The LOCFIT algorithm uses local regression (i.e. fits over samples of the data) to generate smooth curves. There is an enormous body of literature on this, much of it summarized in the book

Local Regression and Likelikhood, by C. Loader
ISBN 0-387-98775-4

which also serves as documentation for the LOCFIT software. The techniques seem well established and accepted by the statistical community.

LOCFIT looks to be a very elegant approach, but, unfortunately, I have still not been able to glean any information as to how one introduces experimental errors into the regressions. The voluminous research in this field certainly deals with experimental data, so I’m not quite sure what to make of this.

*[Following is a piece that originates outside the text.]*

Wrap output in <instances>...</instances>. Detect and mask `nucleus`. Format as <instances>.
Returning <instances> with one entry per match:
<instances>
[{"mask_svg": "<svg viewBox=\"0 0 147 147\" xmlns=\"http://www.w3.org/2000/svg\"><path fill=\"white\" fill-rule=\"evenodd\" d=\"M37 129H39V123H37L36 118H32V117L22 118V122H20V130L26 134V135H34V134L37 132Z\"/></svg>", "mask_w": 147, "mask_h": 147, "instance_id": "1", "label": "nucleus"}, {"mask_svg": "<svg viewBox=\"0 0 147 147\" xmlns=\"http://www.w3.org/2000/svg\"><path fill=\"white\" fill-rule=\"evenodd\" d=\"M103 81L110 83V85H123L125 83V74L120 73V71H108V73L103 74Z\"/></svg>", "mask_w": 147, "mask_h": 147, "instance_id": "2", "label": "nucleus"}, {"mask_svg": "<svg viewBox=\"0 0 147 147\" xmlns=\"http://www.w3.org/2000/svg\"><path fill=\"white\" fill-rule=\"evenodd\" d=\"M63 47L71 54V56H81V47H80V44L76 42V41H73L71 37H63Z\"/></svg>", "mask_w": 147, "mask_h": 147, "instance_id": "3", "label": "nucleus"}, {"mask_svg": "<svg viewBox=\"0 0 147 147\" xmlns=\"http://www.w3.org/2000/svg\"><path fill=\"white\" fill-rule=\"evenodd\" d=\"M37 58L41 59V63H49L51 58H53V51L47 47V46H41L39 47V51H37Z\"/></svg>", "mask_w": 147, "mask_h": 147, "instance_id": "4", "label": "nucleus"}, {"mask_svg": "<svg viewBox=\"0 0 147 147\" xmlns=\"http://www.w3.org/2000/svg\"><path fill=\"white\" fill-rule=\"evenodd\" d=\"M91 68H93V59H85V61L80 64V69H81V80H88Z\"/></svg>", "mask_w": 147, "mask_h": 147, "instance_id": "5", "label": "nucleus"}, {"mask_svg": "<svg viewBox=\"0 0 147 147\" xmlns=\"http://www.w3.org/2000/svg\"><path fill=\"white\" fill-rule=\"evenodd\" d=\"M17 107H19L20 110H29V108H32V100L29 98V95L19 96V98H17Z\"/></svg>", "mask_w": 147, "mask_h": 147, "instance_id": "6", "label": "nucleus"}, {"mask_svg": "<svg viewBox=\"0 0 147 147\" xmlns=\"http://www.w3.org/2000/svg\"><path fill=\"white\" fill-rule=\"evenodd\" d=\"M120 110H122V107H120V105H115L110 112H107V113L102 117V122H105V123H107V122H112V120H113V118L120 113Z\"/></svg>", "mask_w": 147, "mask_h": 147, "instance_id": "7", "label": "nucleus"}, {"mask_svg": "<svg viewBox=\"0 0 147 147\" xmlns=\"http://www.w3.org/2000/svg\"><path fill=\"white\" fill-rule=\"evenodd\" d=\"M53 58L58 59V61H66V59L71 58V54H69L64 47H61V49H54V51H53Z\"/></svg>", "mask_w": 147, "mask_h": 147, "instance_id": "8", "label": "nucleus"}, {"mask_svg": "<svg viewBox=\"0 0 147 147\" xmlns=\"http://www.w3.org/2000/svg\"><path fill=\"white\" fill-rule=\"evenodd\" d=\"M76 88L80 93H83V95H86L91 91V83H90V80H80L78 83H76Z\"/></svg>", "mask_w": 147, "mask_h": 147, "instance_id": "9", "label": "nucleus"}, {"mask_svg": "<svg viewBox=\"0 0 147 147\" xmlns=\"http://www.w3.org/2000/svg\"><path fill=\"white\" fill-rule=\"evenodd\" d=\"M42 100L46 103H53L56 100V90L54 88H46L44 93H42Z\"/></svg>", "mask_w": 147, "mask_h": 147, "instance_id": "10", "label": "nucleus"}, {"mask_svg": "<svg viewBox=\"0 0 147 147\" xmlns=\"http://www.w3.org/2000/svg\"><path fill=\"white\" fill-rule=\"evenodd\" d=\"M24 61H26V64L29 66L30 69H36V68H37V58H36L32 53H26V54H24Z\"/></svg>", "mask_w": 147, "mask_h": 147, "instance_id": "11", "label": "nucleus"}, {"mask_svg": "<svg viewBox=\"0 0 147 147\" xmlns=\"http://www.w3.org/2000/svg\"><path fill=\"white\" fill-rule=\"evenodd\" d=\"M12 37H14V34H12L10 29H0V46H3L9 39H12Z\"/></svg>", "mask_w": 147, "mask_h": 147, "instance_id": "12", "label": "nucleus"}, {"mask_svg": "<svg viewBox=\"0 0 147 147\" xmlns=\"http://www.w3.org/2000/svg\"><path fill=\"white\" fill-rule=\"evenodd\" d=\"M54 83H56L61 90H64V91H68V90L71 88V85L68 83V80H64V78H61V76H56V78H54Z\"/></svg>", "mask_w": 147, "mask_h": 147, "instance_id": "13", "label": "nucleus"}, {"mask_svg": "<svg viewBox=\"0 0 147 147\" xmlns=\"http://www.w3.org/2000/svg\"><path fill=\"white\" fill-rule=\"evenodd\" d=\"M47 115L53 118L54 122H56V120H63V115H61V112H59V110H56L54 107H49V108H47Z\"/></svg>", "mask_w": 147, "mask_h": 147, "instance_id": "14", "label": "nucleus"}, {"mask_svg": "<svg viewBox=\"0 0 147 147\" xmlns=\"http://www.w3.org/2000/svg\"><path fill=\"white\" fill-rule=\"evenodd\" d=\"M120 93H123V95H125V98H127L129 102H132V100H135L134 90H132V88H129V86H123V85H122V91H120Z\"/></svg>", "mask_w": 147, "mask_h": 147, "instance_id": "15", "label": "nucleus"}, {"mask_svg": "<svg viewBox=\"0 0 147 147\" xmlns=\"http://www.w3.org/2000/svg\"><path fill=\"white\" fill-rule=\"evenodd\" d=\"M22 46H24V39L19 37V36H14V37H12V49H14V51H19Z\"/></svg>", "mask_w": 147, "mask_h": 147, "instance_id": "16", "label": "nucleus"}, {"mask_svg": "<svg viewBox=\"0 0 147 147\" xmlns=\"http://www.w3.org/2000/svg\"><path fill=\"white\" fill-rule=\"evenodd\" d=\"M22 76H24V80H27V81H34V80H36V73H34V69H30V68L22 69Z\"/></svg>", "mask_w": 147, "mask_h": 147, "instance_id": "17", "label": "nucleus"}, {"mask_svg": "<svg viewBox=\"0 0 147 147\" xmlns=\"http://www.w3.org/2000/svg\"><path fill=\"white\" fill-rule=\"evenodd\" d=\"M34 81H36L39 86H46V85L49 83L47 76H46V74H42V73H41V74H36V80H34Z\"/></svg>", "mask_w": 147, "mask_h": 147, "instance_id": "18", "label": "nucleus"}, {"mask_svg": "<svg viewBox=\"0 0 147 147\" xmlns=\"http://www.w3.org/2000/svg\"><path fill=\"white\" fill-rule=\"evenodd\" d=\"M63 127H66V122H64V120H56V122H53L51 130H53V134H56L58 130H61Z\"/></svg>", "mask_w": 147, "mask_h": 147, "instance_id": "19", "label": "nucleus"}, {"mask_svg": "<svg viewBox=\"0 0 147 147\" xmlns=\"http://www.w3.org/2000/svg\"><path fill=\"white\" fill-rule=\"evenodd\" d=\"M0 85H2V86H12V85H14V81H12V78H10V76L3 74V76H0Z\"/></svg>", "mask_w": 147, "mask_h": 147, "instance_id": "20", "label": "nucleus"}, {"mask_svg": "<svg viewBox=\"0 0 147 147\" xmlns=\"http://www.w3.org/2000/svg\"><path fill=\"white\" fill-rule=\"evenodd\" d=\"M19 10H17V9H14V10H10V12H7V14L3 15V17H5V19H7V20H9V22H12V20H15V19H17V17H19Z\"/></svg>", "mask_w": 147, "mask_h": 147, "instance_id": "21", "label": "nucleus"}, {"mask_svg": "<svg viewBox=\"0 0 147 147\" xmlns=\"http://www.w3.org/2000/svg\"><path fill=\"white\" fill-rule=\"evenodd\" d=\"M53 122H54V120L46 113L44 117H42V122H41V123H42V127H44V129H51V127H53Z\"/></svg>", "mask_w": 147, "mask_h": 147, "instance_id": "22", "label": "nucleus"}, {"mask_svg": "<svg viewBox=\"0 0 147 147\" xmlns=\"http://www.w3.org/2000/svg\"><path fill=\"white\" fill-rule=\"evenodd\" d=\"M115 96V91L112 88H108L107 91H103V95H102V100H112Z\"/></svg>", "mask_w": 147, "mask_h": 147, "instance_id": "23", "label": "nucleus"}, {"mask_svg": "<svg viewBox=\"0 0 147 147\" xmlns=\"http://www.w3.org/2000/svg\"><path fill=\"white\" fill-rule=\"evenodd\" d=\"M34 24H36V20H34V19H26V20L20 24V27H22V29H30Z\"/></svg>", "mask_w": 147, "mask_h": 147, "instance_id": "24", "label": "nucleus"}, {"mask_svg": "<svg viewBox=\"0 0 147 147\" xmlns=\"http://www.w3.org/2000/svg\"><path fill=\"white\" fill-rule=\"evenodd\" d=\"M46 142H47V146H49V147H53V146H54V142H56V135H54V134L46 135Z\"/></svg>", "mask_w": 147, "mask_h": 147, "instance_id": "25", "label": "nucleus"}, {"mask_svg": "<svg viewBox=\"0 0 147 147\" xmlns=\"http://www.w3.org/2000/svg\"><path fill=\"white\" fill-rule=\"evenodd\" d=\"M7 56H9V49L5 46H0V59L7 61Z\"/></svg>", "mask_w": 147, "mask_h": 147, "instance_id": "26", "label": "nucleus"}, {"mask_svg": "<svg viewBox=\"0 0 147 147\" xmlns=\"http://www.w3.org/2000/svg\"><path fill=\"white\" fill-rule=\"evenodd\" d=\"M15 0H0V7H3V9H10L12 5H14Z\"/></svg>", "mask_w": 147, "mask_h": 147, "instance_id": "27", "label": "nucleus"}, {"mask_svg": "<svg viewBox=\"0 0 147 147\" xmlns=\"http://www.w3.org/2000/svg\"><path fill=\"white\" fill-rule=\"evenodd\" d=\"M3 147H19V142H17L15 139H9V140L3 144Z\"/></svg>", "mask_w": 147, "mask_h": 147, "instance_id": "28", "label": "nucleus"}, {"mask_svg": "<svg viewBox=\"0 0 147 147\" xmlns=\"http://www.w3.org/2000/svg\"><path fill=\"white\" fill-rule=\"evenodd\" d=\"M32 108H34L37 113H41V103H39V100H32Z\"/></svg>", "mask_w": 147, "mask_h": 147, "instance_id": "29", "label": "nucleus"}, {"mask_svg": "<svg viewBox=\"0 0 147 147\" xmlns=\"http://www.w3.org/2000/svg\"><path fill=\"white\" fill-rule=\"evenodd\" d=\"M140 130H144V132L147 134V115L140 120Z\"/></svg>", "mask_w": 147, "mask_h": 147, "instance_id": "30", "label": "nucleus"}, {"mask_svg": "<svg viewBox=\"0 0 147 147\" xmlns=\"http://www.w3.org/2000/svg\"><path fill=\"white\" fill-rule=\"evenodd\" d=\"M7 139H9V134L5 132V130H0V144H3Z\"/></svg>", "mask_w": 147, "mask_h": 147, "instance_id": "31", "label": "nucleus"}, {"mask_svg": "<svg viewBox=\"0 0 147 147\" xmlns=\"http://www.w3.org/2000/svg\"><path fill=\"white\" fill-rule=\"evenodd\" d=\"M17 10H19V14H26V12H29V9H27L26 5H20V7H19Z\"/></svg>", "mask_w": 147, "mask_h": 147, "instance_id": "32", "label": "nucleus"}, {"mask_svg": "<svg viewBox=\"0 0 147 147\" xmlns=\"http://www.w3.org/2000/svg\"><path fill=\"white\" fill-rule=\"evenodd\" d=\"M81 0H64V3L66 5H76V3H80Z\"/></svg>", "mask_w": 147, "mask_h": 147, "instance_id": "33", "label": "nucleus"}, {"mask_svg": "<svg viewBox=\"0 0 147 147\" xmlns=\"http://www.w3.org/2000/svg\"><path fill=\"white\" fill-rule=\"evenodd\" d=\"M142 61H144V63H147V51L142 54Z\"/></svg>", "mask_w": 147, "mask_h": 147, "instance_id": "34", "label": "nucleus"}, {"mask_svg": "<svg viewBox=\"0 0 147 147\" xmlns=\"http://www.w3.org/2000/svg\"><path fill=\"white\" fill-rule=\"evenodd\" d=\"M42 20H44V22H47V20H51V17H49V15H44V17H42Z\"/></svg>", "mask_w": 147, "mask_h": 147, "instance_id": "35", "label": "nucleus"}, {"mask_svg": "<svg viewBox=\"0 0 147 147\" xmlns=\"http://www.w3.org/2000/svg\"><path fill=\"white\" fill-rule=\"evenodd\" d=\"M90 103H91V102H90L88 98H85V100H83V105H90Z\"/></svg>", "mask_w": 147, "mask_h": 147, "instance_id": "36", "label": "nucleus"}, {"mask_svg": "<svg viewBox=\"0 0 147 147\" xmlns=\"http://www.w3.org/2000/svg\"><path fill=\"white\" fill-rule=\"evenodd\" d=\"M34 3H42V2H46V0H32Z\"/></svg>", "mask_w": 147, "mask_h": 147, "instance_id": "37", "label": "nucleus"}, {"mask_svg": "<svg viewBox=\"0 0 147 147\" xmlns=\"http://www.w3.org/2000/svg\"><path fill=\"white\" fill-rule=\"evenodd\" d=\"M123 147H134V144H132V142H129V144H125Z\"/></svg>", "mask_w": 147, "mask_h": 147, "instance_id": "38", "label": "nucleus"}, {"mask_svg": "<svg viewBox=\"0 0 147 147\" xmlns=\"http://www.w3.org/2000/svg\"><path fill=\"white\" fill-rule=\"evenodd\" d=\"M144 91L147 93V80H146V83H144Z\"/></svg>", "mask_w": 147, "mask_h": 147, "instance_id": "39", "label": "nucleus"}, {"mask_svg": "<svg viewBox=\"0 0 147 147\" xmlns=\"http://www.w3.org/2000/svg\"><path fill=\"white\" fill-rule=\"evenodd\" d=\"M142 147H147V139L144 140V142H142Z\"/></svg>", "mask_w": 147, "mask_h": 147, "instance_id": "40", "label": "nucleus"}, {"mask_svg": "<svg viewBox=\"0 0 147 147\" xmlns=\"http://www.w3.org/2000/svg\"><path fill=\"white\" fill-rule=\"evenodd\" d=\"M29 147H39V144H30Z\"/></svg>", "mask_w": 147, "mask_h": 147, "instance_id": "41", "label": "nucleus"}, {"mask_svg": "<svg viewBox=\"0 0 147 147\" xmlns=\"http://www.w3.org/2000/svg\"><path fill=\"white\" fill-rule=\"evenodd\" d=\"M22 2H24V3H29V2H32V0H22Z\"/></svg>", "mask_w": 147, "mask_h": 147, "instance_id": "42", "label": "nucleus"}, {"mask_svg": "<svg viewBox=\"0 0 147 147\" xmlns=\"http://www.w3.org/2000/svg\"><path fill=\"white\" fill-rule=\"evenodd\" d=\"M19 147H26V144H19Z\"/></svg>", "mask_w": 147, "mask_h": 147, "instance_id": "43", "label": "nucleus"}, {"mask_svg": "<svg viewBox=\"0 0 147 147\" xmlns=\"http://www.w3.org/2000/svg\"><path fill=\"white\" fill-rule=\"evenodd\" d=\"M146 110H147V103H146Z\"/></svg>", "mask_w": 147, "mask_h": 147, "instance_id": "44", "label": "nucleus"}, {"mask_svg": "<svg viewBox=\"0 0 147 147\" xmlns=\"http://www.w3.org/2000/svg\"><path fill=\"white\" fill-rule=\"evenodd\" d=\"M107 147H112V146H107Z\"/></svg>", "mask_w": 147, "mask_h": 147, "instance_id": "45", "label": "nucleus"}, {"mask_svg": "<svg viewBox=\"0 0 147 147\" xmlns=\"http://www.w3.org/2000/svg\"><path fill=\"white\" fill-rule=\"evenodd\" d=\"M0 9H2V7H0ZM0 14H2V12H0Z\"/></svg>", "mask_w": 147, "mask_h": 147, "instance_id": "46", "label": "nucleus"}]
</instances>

One way around this might be to take a Monte-Carlo approach: resample the data using the experimental errors, generate a new smoothing function, and generate a measure of the distribution of the fit functions.

For those interested, I have a copy of the above book on loan.
It’s fascinating reading.

More about the actual code is available at this web site:
http://locfit.herine.net/

In addition, Ping Zhao asks: (paraphrasing) if you combine two separate sets of observations with vastly different numbers of data points in each, how do you weight them during a combined loess/lowess/locfit fit?

Comments and suggestions from statisticians are much appreciated!